Rep. Bruce DeGroot, R-Chesterfield and the author of the bill that rewrote the intervenor law, chuckled when told that Nixon had defended it in court.
“I respected Jay Nixon as a governor and now as an attorney, and as an attorney he has a duty to his client,” said DeGroot, who is also of counsel at Brown & James. “I’m thankful that he is interpreting this as the legislature intended it.”
Similarly, Nixon said his priorities these days are his clients and the law, not his record in office.
“Whatever I say, all those experiences are part of the way I look at things,” he said. “But I think as a private lawyer and as a litigant, you want to put the client first and you want to make sure you’re making the argument that’s right and you want to make sure you’re helping the court before you think about what my legacy is. That’s pretty far back.”

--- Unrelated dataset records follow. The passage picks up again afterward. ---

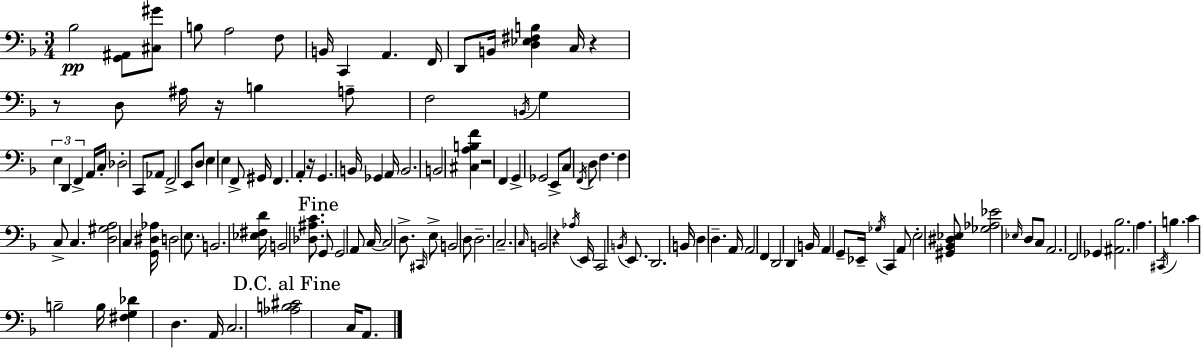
X:1
T:Untitled
M:3/4
L:1/4
K:Dm
_B,2 [G,,^A,,]/2 [^C,^G]/2 B,/2 A,2 F,/2 B,,/4 C,, A,, F,,/4 D,,/2 B,,/4 [D,_E,^F,B,] C,/4 z z/2 D,/2 ^A,/4 z/4 B, A,/2 F,2 B,,/4 G, E, D,, F,, A,,/4 C,/4 _D,2 C,,/2 _A,,/2 F,,2 E,,/2 D,/2 E, E, F,,/2 ^G,,/4 F,, A,, z/4 G,, B,,/4 _G,, A,,/4 B,,2 B,,2 [^C,A,B,F] z2 F,, G,, _G,,2 E,,/2 C,/2 F,,/4 D,/2 F, F, C,/2 C, [D,^G,A,]2 C, [G,,^D,_A,]/4 D,2 E,/2 B,,2 [_E,^F,D]/4 B,,2 [_D,^A,C]/2 G,,/2 G,,2 A,,/2 C,/4 C,2 D,/2 ^C,,/4 E,/2 B,,2 D,/2 D,2 C,2 C,/4 B,,2 z _A,/4 E,,/4 C,,2 B,,/4 E,,/2 D,,2 B,,/4 D, D, A,,/4 A,,2 F,, D,,2 D,, B,,/4 A,, G,,/2 _E,,/4 _G,/4 C,, A,,/2 E,2 [^G,,_B,,^D,_E,]/2 [_G,_A,_E]2 _E,/4 D,/2 C,/2 A,,2 F,,2 _G,, [^A,,_B,]2 A, ^C,,/4 B, C B,2 B,/4 [^F,G,_D] D, A,,/4 C,2 [_A,B,^C]2 C,/4 A,,/2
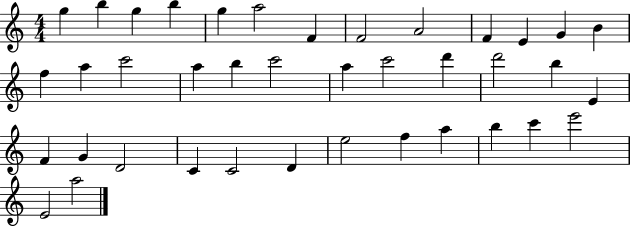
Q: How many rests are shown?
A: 0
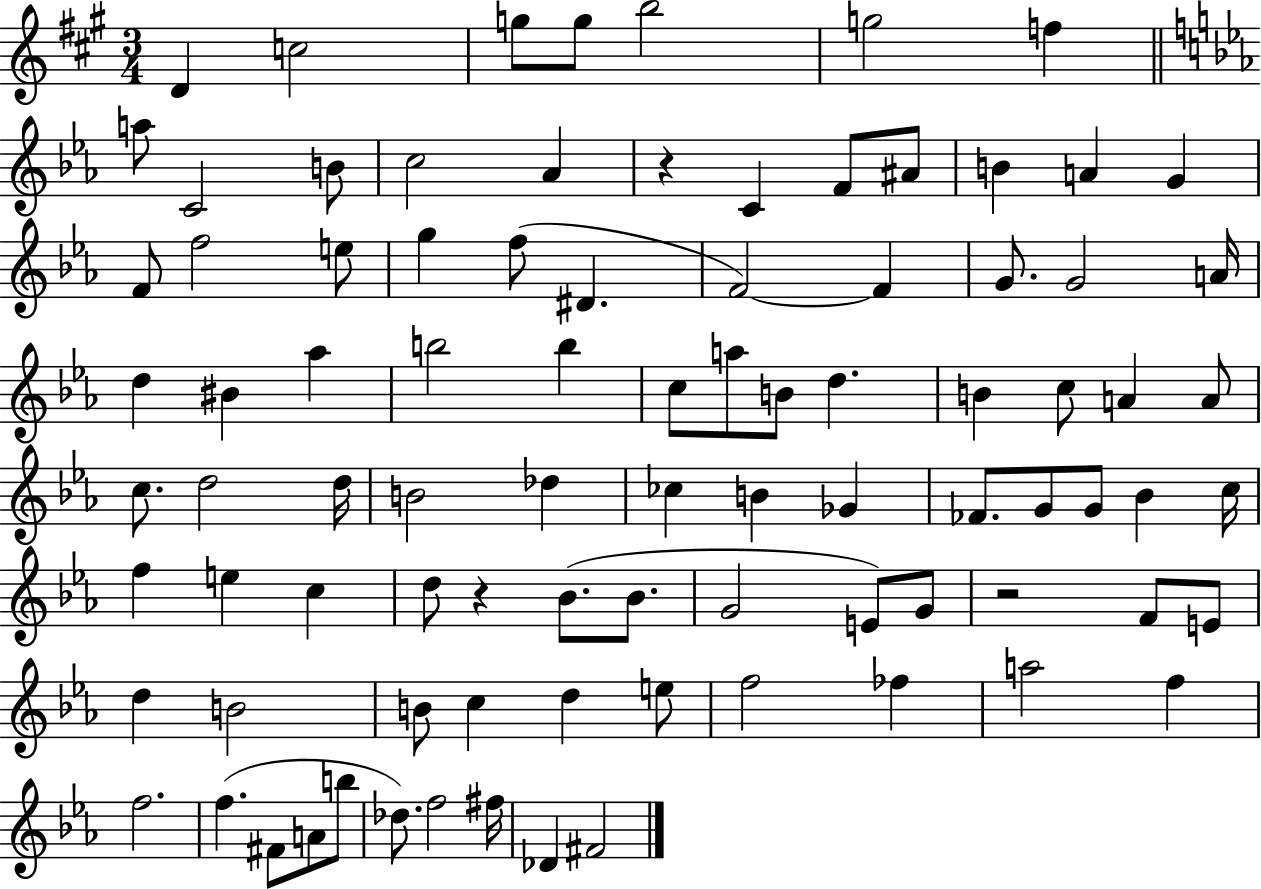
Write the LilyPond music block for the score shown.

{
  \clef treble
  \numericTimeSignature
  \time 3/4
  \key a \major
  d'4 c''2 | g''8 g''8 b''2 | g''2 f''4 | \bar "||" \break \key c \minor a''8 c'2 b'8 | c''2 aes'4 | r4 c'4 f'8 ais'8 | b'4 a'4 g'4 | \break f'8 f''2 e''8 | g''4 f''8( dis'4. | f'2~~) f'4 | g'8. g'2 a'16 | \break d''4 bis'4 aes''4 | b''2 b''4 | c''8 a''8 b'8 d''4. | b'4 c''8 a'4 a'8 | \break c''8. d''2 d''16 | b'2 des''4 | ces''4 b'4 ges'4 | fes'8. g'8 g'8 bes'4 c''16 | \break f''4 e''4 c''4 | d''8 r4 bes'8.( bes'8. | g'2 e'8) g'8 | r2 f'8 e'8 | \break d''4 b'2 | b'8 c''4 d''4 e''8 | f''2 fes''4 | a''2 f''4 | \break f''2. | f''4.( fis'8 a'8 b''8 | des''8.) f''2 fis''16 | des'4 fis'2 | \break \bar "|."
}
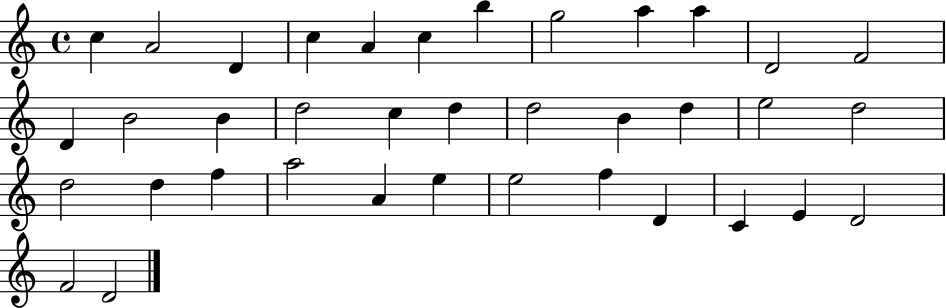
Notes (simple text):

C5/q A4/h D4/q C5/q A4/q C5/q B5/q G5/h A5/q A5/q D4/h F4/h D4/q B4/h B4/q D5/h C5/q D5/q D5/h B4/q D5/q E5/h D5/h D5/h D5/q F5/q A5/h A4/q E5/q E5/h F5/q D4/q C4/q E4/q D4/h F4/h D4/h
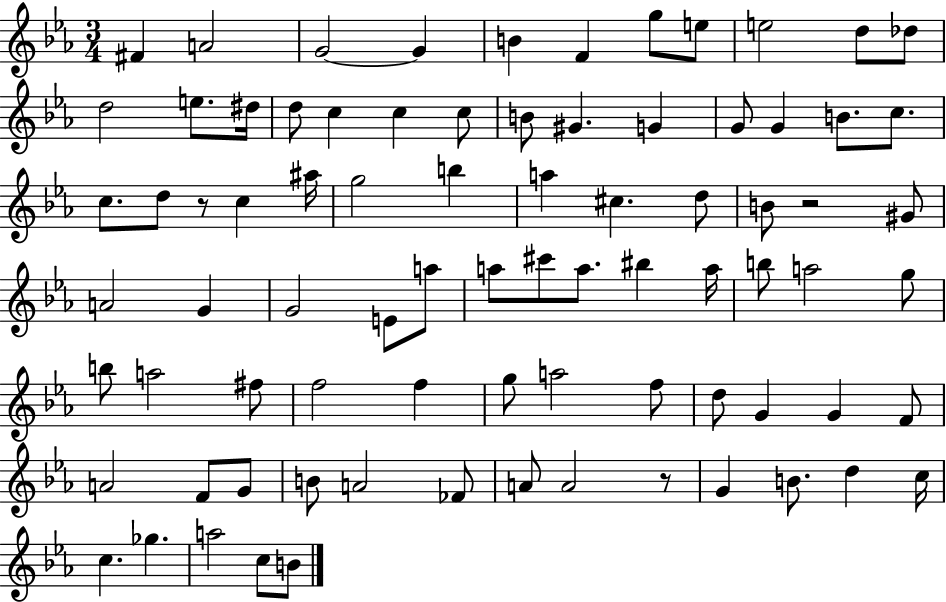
F#4/q A4/h G4/h G4/q B4/q F4/q G5/e E5/e E5/h D5/e Db5/e D5/h E5/e. D#5/s D5/e C5/q C5/q C5/e B4/e G#4/q. G4/q G4/e G4/q B4/e. C5/e. C5/e. D5/e R/e C5/q A#5/s G5/h B5/q A5/q C#5/q. D5/e B4/e R/h G#4/e A4/h G4/q G4/h E4/e A5/e A5/e C#6/e A5/e. BIS5/q A5/s B5/e A5/h G5/e B5/e A5/h F#5/e F5/h F5/q G5/e A5/h F5/e D5/e G4/q G4/q F4/e A4/h F4/e G4/e B4/e A4/h FES4/e A4/e A4/h R/e G4/q B4/e. D5/q C5/s C5/q. Gb5/q. A5/h C5/e B4/e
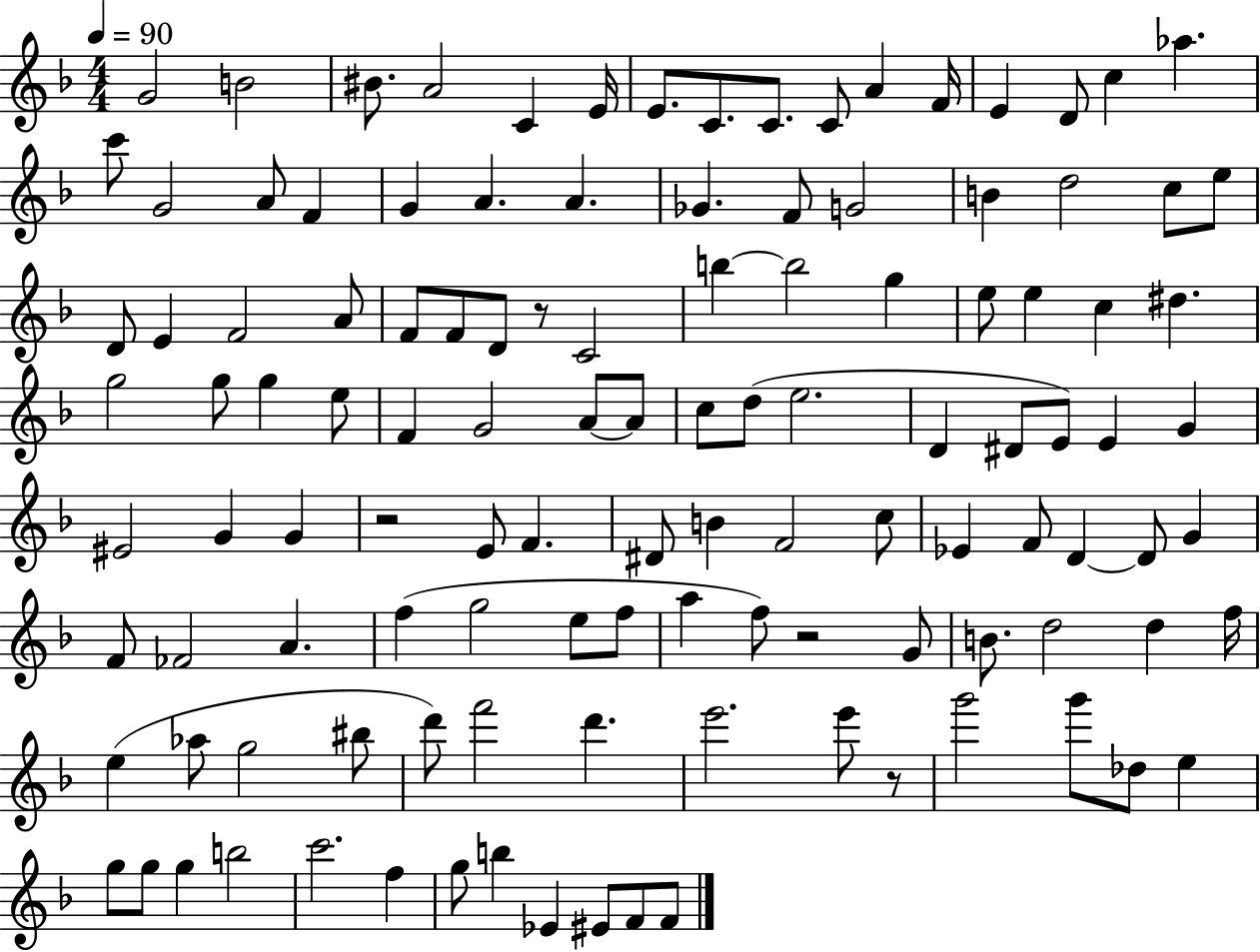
G4/h B4/h BIS4/e. A4/h C4/q E4/s E4/e. C4/e. C4/e. C4/e A4/q F4/s E4/q D4/e C5/q Ab5/q. C6/e G4/h A4/e F4/q G4/q A4/q. A4/q. Gb4/q. F4/e G4/h B4/q D5/h C5/e E5/e D4/e E4/q F4/h A4/e F4/e F4/e D4/e R/e C4/h B5/q B5/h G5/q E5/e E5/q C5/q D#5/q. G5/h G5/e G5/q E5/e F4/q G4/h A4/e A4/e C5/e D5/e E5/h. D4/q D#4/e E4/e E4/q G4/q EIS4/h G4/q G4/q R/h E4/e F4/q. D#4/e B4/q F4/h C5/e Eb4/q F4/e D4/q D4/e G4/q F4/e FES4/h A4/q. F5/q G5/h E5/e F5/e A5/q F5/e R/h G4/e B4/e. D5/h D5/q F5/s E5/q Ab5/e G5/h BIS5/e D6/e F6/h D6/q. E6/h. E6/e R/e G6/h G6/e Db5/e E5/q G5/e G5/e G5/q B5/h C6/h. F5/q G5/e B5/q Eb4/q EIS4/e F4/e F4/e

Nixon’s Republican successor did more than sign bills that Nixon wouldn’t. Greitens also was one of the most famous recent clients of Nixon’s law firm. Last year, Dowd Bennett represented Greitens against two criminal charges and a House investigation that might have led to his impeachment had Greitens not resigned.
Nixon’s name came up frequently in news coverage, not just because the two men had shared the same elected position but also because Nixon appointed St. Louis Circuit Judge Rex Burlison, who oversaw the criminal cases. (Nixon named many of the judges he now appears before, as he made 125 court appointments under the Nonpartisan Court Plan during his two terms.)
Nixon said he played no role in Greitens’ defense. He found it hard to watch the unfavorable light the case threw on Missouri.
“As far as the legal part of it, I really was locked out of it,” he said. “As far the public or political part of it, once you’ve been governor you want your state to look good. You want things to go well for your state.”
Nixon remains proud of winning repeated statewide elections as a Democrat even as the state increasingly has turned to Republican leaders — a shift he attributes to a combination of loose campaign-contribution laws, term limits and the national focus of news coverage. The national Democratic Party, he said, “in many ways has slid away or slid to the left of where I was and am.”
“I think the voters are still out there. I think you have to work for them and you’ve got to connect to them, and I think the national identification of the Democrats doesn’t help here in Missouri,” he said.
Nixon said he has no interest in running for elected office again, but he cites his distant predecessor, Gov. David Francis, who served from 1889 to 1893, for the possibility that a future Democratic president might call on him to serve again.
“Gov. Francis got to be secretary of the interior and ambassador to Russia after he was governor,” Nixon said. “There are opportunities afterwards, and neither one of those involved an election.”